Record excerpts:
===============

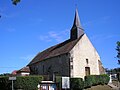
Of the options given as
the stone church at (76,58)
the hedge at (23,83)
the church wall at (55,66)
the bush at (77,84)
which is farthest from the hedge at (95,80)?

===============

Objective:
Copy the entries above again word for word, leaving out the pictures.

Result of the exercise:
Of the options given as
the stone church at (76,58)
the hedge at (23,83)
the church wall at (55,66)
the bush at (77,84)
which is farthest from the hedge at (95,80)?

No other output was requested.